Form 8-K - Current report

UNITED STATES

SECURITIES AND EXCHANGE COMMISSION

Washington, D.C. 20549

FORM 8-K

CURRENT REPORT

Pursuant to Section 13 or 15(d) of the Securities Exchange Act of 1934

Date of Report (Date of earliest event reported): September 26, 2023

ATYR PHARMA, INC.

(Exact name of registrant as specified in its charter)


Delaware	001-37378	20-3435077
(State or other jurisdiction of incorporation)	(Commission File Number)	(IRS Employer Identification No.)
10240 Sorrento Valley Road, Suite 300 San Diego, CA		92121
(Address of Principal Executive Offices)		(Zip Code)

Registrant’s telephone number, including area code: (858) 731-8389

Not Applicable

(Former Name or Former Address, if Changed Since Last Report)

Check the appropriate box below if the Form 8-K filing is intended to simultaneously satisfy the filing obligations of the registrant under any of the following provisions:


☐	Written communications pursuant to Rule 425 under the Securities Act (17 CFR 230.425)


☐	Soliciting material pursuant to Rule 14a-12 under the Exchange Act (17 CFR 240.14a-12)


☐	Pre-commencement communications pursuant to Rule 14d-2(b) under the Exchange Act (17 CFR 240.14d-2(b))


☐	Pre-commencement communications pursuant to Rule 13e-4(c) under the Exchange Act (17 CFR 240.13e-4(c))

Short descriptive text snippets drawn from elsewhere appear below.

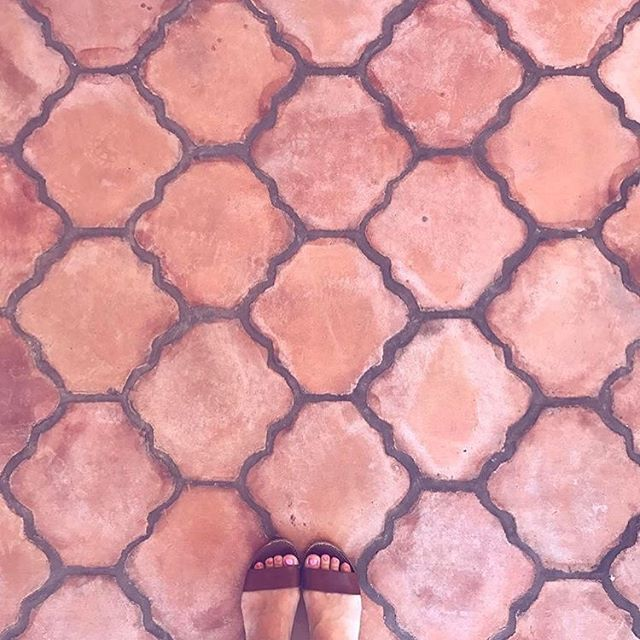 I love terra-cotta floors! 😍 📷: @luna_zorro (I love her insta feed by the way!) #ihavethisthingwithfloors #dsfloors #terracotta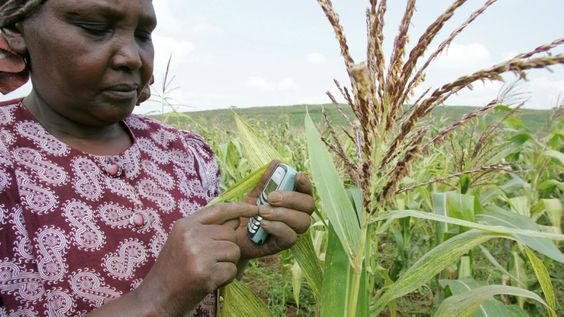 Kenya is on the brink of approving GMOs.  Most African countries have locked out GMO crops, but a few are beginning to open their doors.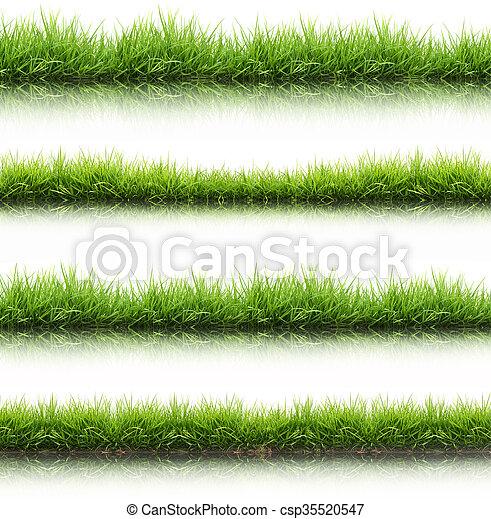 frais, herbe, isolé, vert, printemps - csp35520547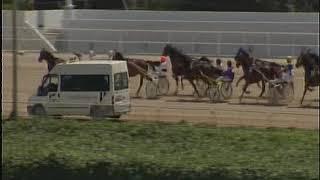 Vidéo de la course PMU PRIX LICOS DU COURTILLE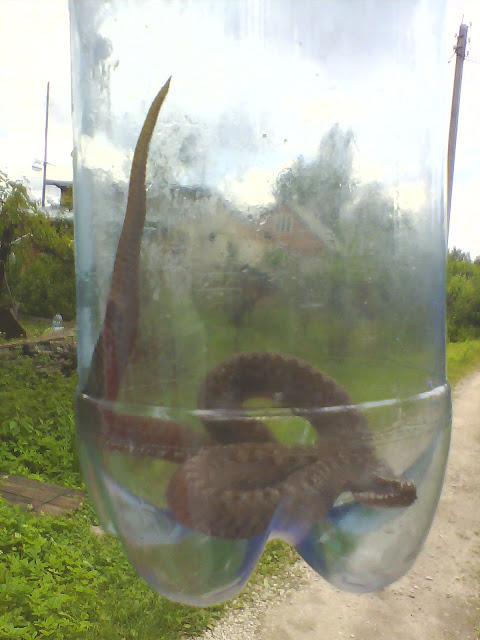 палка для ловли змей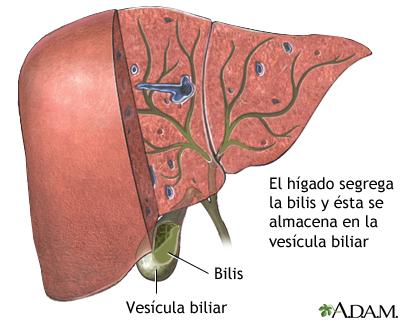 Bilis producida en el hígado: MedlinePlus enciclopedia médica ...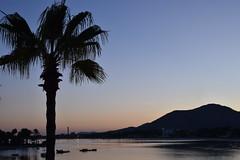 Prot d'Alcudia (tanjaettl) Tags: portdalcudia mallorca spanien palme meer sonnenuntergang schatten travel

Securities registered pursuant to Section 12(b) of the Act:


Title of each class	Trading Symbol(s)	Name of each exchange on which registered
Common Stock, par value $0.001 per share	LIFE	The Nasdaq Capital Market

Indicate by check mark whether the registrant is an emerging growth company as defined in Rule 405 of the Securities Act of 1933 or Rule 12b-2 of the Securities Exchange Act of 1934.

Emerging growth company ☐

If an emerging growth company, indicate by check mark if the registrant has elected not to use the extended transition period for complying with any new or revised financial accounting standards provided pursuant to Section 13(a) of the Exchange Act.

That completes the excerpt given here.